Settings can only be changed when the engine is idle. Stop any active crawl first (HTTP 409 if active).

settings reset

Reset settings to defaults.

crawlio settings reset [--settings] [--policy]

Flag	Description
`--settings`	Reset only download settings
`--policy`	Reset only crawl policy

If neither flag is given, both are reset.

project

Manage saved projects. Five subcommands (default: list).

project list

crawlio project list

  Saved Projects (2)
 
  ID                                    NAME              URL                           CREATED
  a1b2c3d4-...                          Stripe Docs       https://docs.stripe.com       2026-02-14
  e5f6g7h8-...                          React Docs        https://react.dev             2026-02-13

project save

Save the current project.

crawlio project save [--name <name>]

project load

Load a saved project by ID.

crawlio project load <id>

project run

Load a project and start crawling immediately.

crawlio project run <id> [--watch]

project delete

Delete a saved project.

crawlio project delete <id> [--force]

Flag	Description
`--force`	Skip confirmation prompt

logs

Show structured log entries from ~/Library/Logs/Crawlio/.

SOURCE DATA:
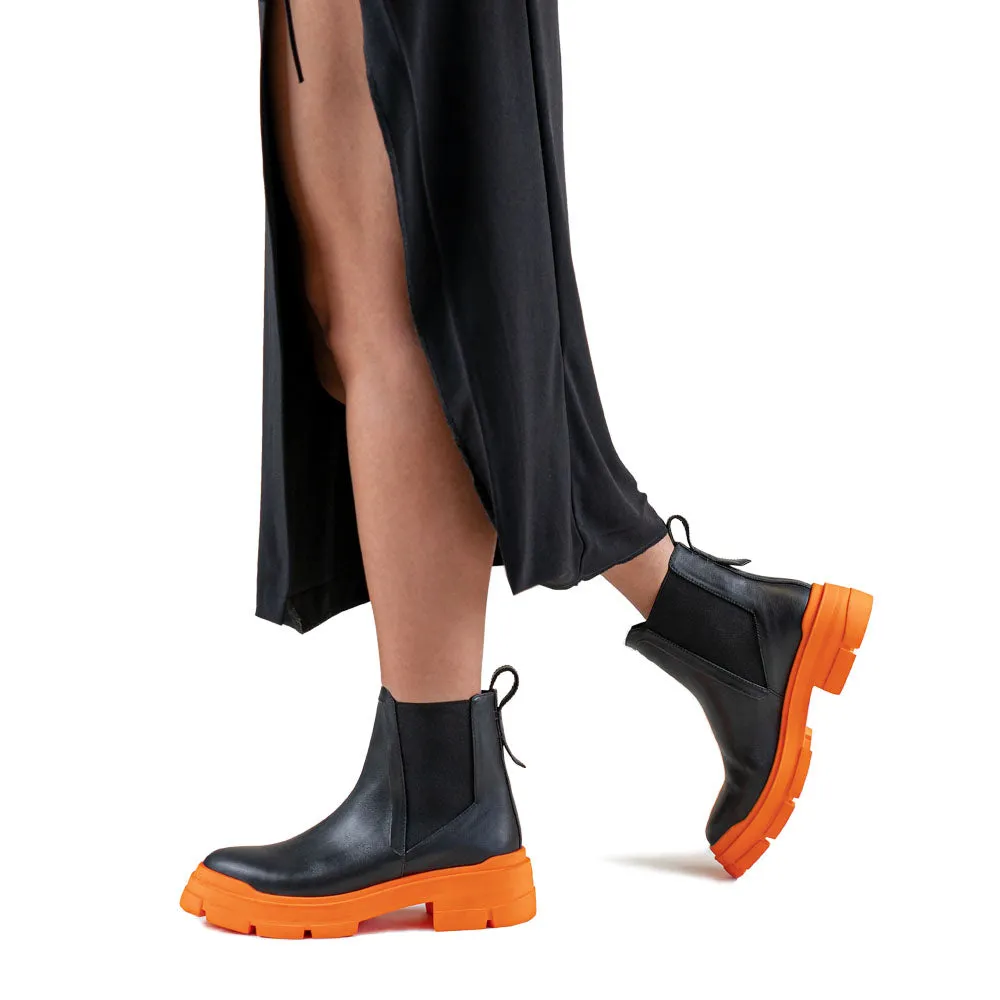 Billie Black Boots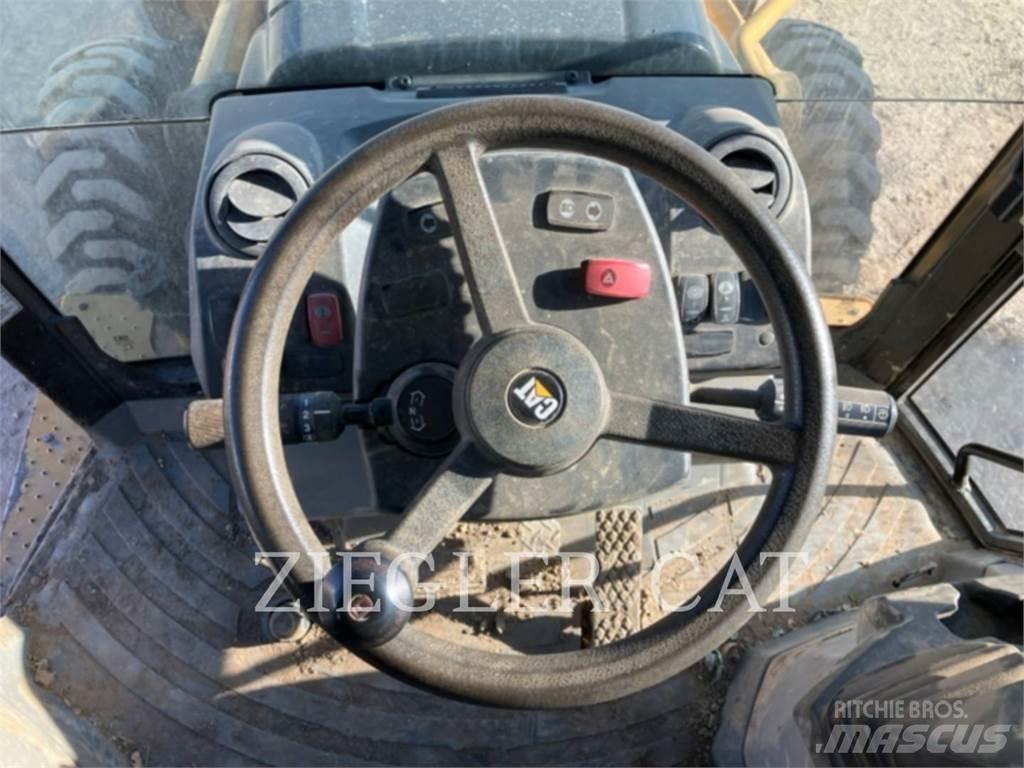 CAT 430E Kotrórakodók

...

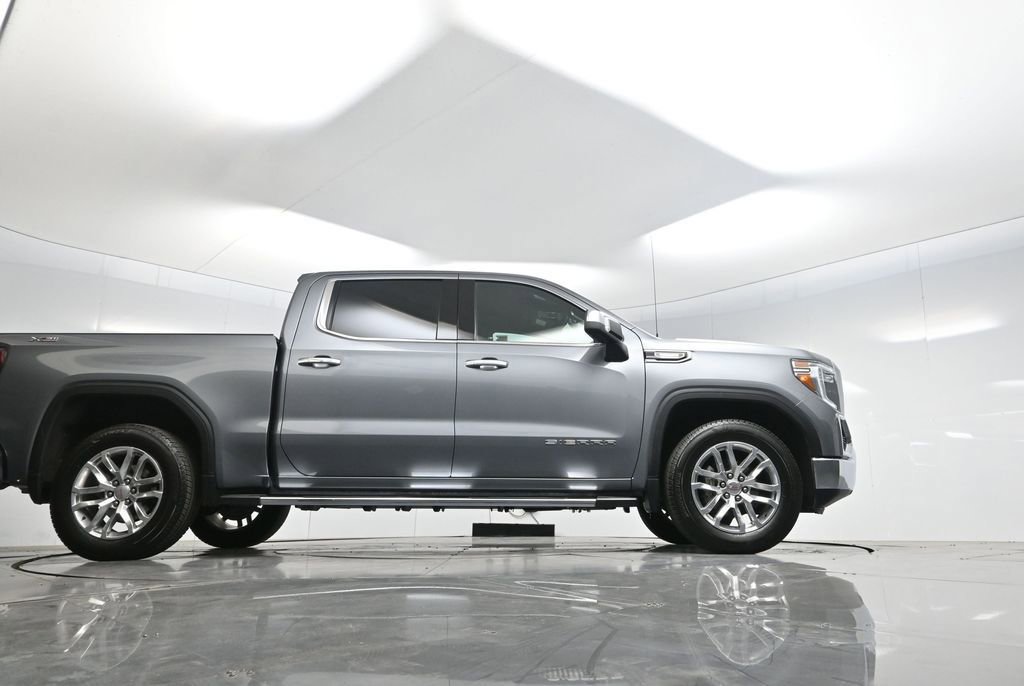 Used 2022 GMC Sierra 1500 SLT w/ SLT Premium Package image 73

BRIEF 1:
List the subcommands of `project` that the Crawlio command-line reference describes.
BRIEF 2:
Carry on the Crawlio command-line reference from its last line, the one about `logs`.

TASK RESULT 1:
list
save
load
run
delete

TASK RESULT 2:
crawlio logs [--category <cat>] [--level <lvl>] [--limit <n>] [--errors] [--follow]

Flag	Type	Default	Description
`--category`	string	--	Filter by category
`--level`	string	--	Filter by minimum level
`--limit`	int	50	Max entries to show
`--errors`	bool	false	Show only error/fault entries
`--follow`	bool	false	Tail continuously (like `tail -f`)

Categories: engine, download, parser, localizer, network, ui

Levels: debug, info, default, error, fault

crawlio logs --category download --level error --follow

  2026-02-14T10:30:02Z  download  error  HTTP 429 for https://example.com/api -- retrying in 30s
  2026-02-14T10:30:05Z  download  error  Connection timeout for https://example.com/slow-page

Follow mode watches the log file and prints new entries as they appear. Category, level, and error filters still apply. Ctrl+C to stop.

loop

Run the autonomous crawl-analyze-adjust loop. Tier: Core.

crawlio loop <url> [options]

Flag	Type	Default	Description
`<url>`	string	required	URL to crawl
`--max-iterations`	int	5	Maximum loop iterations
`--target-coverage`	double	0.95	Target download/discovered ratio (0.0-1.0)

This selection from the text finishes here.